How to Implement Docker Health Checks

How to tell if your app is running happily as it should

Nassos Michas
Jan 22 · 6 min read
Photo by Edu Lauton on Unsplash

You Dockerfile is created, your image built, and you’re ready to roll out to prod. After a quick docker run, your container is up, and you’re eagerly waiting for your app to start serving requests.

You wait a few seconds … docker ps reports your container running, but nothing gets served. What happened?


The Half-Truth of Container Up

Let’s start by creating the simplest Docker container using the following Dockerfile:

FROM nginx:1.17.7

Build the image, and start a container:

docker build -t docker-health .
docker run --rm --name docker-health -p 8080:80 docker-health

An NGINX container is now running and listening on local port 8080. Go right ahead and test it by issuing curl localhost:8080, or just open http://localhost:8080 in your browser:

NGINX running in Docker (image by author)

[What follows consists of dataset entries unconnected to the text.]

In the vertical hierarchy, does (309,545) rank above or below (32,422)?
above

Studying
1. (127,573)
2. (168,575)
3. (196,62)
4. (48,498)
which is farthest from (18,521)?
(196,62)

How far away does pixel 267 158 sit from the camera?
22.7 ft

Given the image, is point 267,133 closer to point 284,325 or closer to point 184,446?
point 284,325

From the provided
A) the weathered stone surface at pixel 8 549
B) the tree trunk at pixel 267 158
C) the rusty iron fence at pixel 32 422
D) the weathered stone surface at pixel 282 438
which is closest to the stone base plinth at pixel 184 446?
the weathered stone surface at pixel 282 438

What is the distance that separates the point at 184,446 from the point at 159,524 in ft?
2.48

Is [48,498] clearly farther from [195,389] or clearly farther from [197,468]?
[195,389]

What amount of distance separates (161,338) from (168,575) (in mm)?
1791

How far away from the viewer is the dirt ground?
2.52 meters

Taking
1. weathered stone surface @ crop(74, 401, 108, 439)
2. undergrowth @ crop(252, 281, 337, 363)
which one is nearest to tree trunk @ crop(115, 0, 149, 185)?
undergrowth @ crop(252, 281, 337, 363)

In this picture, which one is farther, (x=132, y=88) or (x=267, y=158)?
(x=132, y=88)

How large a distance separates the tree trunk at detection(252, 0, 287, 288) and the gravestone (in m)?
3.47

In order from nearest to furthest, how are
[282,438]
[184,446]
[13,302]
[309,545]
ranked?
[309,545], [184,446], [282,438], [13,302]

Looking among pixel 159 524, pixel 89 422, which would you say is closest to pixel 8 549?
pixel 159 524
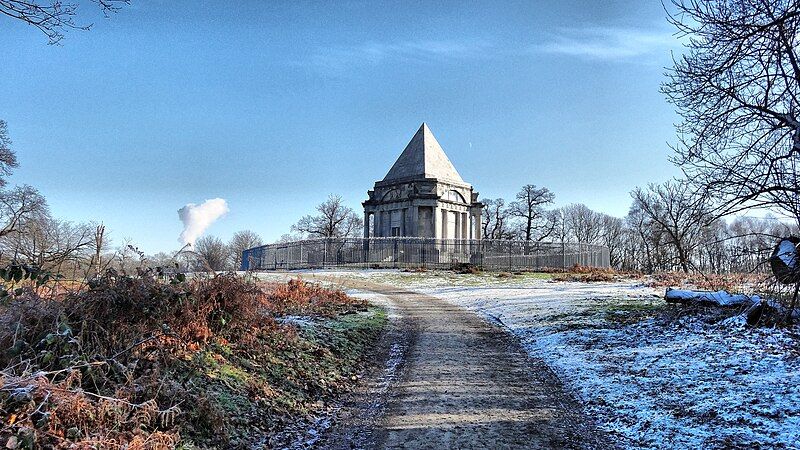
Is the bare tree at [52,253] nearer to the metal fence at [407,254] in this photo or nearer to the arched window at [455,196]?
the metal fence at [407,254]

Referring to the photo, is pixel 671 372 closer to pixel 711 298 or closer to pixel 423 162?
pixel 711 298

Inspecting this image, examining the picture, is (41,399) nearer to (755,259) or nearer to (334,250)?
(755,259)

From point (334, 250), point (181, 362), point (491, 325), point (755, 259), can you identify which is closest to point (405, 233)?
point (334, 250)

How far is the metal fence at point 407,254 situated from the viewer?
34.2 meters

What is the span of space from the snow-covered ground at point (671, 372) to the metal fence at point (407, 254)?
66.8ft

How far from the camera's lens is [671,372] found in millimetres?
7750

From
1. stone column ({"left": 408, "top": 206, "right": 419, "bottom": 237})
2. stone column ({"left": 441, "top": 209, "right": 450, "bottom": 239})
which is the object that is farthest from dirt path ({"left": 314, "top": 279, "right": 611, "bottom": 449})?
stone column ({"left": 441, "top": 209, "right": 450, "bottom": 239})

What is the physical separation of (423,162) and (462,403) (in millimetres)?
35580

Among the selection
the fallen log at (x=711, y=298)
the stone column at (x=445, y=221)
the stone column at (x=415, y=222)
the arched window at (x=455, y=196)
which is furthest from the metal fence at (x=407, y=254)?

The container is reported as being Up, running for a few seconds:

Docker processes running (image by author)

But what is Docker checking to report your container as running? Let’s examine the processes running inside the container:

Processes running inside the container (image by author)

The process started by the ENTRYPOINT or CMD of the Dockerfile runs as a
PID 1. PID is an acronym for process identification number and is automatically assigned to each process when it’s created. Each process has a unique PID on any Unix-like system. A process running as PID 1 inside a container is treated specially as it ignores any signal, such as SIGINT or SIGTERM, and won’t terminate unless it’s coded to do so.

As long as PID 1 is up and running, the Docker engine will keep reporting the container as being up and running too. Even if you pause the container via a docker pause, the container’s still reported as Up but with a (Paused) flag:

A paused container (image by author)

The Docker engine doesn’t really know, nor cares, what a containerised application is doing. But we do.

Let’s imagine our NGINX-based container was created to serve (among others) some static system-status.txt file with system-health information. This file might not be available immediately when the container is initially brought up, as we might create it somehow else. Let’s try to fetch this file shortly after having created the container:

The system-status health check file isn’t available just yet (image by author)

The file doesn’t exist, and we got back a 404 error. Does this mean the container is OK or not? After all, we did get a response back from NGINX.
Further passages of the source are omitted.